** Begin MATERIALS PROVIDED **
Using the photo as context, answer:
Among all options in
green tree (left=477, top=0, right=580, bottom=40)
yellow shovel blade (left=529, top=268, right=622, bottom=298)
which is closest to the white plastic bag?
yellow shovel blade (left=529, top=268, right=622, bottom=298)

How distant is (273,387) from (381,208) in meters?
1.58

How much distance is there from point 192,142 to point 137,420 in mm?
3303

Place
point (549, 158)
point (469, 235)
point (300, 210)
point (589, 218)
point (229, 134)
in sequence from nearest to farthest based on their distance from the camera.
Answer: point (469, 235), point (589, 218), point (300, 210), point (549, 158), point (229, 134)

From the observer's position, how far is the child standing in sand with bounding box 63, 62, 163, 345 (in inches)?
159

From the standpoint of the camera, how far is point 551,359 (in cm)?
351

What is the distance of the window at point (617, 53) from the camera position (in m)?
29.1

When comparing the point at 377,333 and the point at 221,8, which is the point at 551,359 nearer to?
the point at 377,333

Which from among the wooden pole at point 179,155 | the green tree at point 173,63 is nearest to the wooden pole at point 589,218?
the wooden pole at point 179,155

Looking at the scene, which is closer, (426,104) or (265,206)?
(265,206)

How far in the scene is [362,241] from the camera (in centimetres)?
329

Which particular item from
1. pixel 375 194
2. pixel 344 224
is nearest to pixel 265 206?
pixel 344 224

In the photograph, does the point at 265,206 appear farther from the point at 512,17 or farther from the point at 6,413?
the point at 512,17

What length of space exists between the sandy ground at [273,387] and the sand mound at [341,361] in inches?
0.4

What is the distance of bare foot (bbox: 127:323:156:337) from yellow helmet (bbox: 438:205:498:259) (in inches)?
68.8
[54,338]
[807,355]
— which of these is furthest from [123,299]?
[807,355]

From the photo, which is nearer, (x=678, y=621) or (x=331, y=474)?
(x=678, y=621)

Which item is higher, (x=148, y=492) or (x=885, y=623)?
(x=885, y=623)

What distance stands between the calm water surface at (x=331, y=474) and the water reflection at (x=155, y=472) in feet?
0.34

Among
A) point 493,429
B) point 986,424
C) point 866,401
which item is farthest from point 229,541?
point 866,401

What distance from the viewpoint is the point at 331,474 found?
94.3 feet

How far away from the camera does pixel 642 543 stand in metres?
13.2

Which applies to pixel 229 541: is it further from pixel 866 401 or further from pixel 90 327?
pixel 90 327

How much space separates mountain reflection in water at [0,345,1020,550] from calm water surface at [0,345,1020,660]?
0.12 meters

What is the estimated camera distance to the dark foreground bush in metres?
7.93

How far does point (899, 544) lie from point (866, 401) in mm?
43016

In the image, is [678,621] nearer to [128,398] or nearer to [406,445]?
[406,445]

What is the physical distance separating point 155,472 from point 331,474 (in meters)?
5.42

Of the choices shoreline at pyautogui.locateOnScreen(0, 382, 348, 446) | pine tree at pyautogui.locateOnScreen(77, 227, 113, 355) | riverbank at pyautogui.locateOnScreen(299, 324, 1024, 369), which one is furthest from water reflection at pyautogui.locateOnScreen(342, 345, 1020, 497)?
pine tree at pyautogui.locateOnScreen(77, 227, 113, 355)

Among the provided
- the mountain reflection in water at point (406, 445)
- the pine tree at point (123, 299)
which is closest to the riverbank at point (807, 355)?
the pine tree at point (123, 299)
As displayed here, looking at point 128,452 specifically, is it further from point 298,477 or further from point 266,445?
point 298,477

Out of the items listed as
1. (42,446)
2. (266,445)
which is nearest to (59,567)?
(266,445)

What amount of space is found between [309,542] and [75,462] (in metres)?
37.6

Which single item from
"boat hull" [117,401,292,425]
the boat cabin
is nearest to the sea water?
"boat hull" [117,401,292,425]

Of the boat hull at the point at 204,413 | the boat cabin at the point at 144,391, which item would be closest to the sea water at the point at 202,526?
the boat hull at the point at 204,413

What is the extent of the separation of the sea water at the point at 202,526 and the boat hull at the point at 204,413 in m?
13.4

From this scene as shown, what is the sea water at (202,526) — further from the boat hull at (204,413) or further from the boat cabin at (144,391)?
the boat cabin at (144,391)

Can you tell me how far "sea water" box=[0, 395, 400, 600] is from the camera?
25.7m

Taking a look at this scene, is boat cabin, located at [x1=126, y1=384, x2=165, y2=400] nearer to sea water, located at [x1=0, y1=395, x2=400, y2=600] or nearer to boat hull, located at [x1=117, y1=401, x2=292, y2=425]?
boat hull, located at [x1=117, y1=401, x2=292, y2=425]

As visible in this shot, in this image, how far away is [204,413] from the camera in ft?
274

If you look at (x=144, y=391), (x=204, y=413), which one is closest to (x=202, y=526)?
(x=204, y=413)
** End MATERIALS PROVIDED **
WHAT IS EXPECTED:
Update the records above by replacing every "sea water" with "seawater", leaving all other text unchanged.

FULL RESPONSE:
Using the photo as context, answer:
Among all options in
green tree (left=477, top=0, right=580, bottom=40)
yellow shovel blade (left=529, top=268, right=622, bottom=298)
which is closest to the white plastic bag?
yellow shovel blade (left=529, top=268, right=622, bottom=298)

How distant is (273,387) from (381,208) in meters?
1.58

How much distance is there from point 192,142 to point 137,420 in mm?
3303

Place
point (549, 158)
point (469, 235)
point (300, 210)
point (589, 218)
point (229, 134)
in sequence from nearest to farthest based on their distance from the camera.
Answer: point (469, 235), point (589, 218), point (300, 210), point (549, 158), point (229, 134)

From the observer's position, how far is the child standing in sand with bounding box 63, 62, 163, 345 (in inches)?
159

From the standpoint of the camera, how far is point 551,359 (in cm)?
351

What is the distance of the window at point (617, 53) from the camera position (in m)?
29.1

When comparing the point at 377,333 and the point at 221,8, which is the point at 551,359 nearer to?
the point at 377,333

Which from among the wooden pole at point 179,155 | the green tree at point 173,63 is nearest to the wooden pole at point 589,218?
the wooden pole at point 179,155

Looking at the scene, which is closer, (426,104) or (265,206)?
(265,206)

How far in the scene is [362,241] from the camera (in centimetres)?
329

Which particular item from
1. pixel 375 194
2. pixel 344 224
is nearest to pixel 265 206?
pixel 344 224

In the photograph, does the point at 265,206 appear farther from the point at 512,17 or farther from the point at 6,413?
the point at 512,17

What length of space exists between the sandy ground at [273,387] and the sand mound at [341,361] in inches?
0.4

What is the distance of bare foot (bbox: 127:323:156:337) from yellow helmet (bbox: 438:205:498:259) (in inches)?
68.8
[54,338]
[807,355]
— which of these is furthest from [123,299]?
[807,355]

From the photo, which is nearer, (x=678, y=621) or (x=331, y=474)?
(x=678, y=621)

Which item is higher, (x=148, y=492) or (x=885, y=623)?
(x=885, y=623)

What distance stands between the calm water surface at (x=331, y=474) and the water reflection at (x=155, y=472) in feet?
0.34

Among
A) point 493,429
B) point 986,424
C) point 866,401
which item is farthest from point 229,541?
point 866,401

What distance from the viewpoint is the point at 331,474 found?
94.3 feet

How far away from the camera does pixel 642 543 stand in metres?
13.2

Which applies to pixel 229 541: is it further from pixel 866 401 or further from pixel 90 327?
pixel 90 327

How much space separates mountain reflection in water at [0,345,1020,550] from calm water surface at [0,345,1020,660]?
0.12 meters

What is the estimated camera distance to the dark foreground bush in metres?
7.93

How far does point (899, 544) lie from point (866, 401) in mm?
43016

In the image, is [678,621] nearer to [128,398] or nearer to [406,445]?
[406,445]

What is the physical distance separating point 155,472 from point 331,474 (in meters)?
5.42

Of the choices shoreline at pyautogui.locateOnScreen(0, 382, 348, 446) | pine tree at pyautogui.locateOnScreen(77, 227, 113, 355) | riverbank at pyautogui.locateOnScreen(299, 324, 1024, 369), which one is furthest from water reflection at pyautogui.locateOnScreen(342, 345, 1020, 497)?
pine tree at pyautogui.locateOnScreen(77, 227, 113, 355)

Among the provided
- the mountain reflection in water at point (406, 445)
- the pine tree at point (123, 299)
which is closest to the riverbank at point (807, 355)?
the pine tree at point (123, 299)
As displayed here, looking at point 128,452 specifically, is it further from point 298,477 or further from point 266,445?
point 298,477

Out of the items listed as
1. (42,446)
2. (266,445)
which is nearest to (59,567)?
(266,445)

What amount of space is found between [309,542] and [75,462] (in metres)?
37.6

Which single item from
"boat hull" [117,401,292,425]
the boat cabin
is nearest to the seawater?
"boat hull" [117,401,292,425]

Of the boat hull at the point at 204,413 | the boat cabin at the point at 144,391, which item would be closest to the seawater at the point at 202,526?
the boat hull at the point at 204,413

What is the extent of the separation of the seawater at the point at 202,526 and the boat hull at the point at 204,413 in m?
13.4

From this scene as shown, what is the seawater at (202,526) — further from the boat hull at (204,413) or further from the boat cabin at (144,391)?
the boat cabin at (144,391)

Can you tell me how far "seawater" box=[0, 395, 400, 600] is from the camera?
25.7m

Taking a look at this scene, is boat cabin, located at [x1=126, y1=384, x2=165, y2=400] nearer to seawater, located at [x1=0, y1=395, x2=400, y2=600] or nearer to boat hull, located at [x1=117, y1=401, x2=292, y2=425]?
boat hull, located at [x1=117, y1=401, x2=292, y2=425]

As visible in this shot, in this image, how far away is [204,413] from the camera in ft?
274

If you look at (x=144, y=391), (x=204, y=413), which one is closest to (x=202, y=526)?
(x=204, y=413)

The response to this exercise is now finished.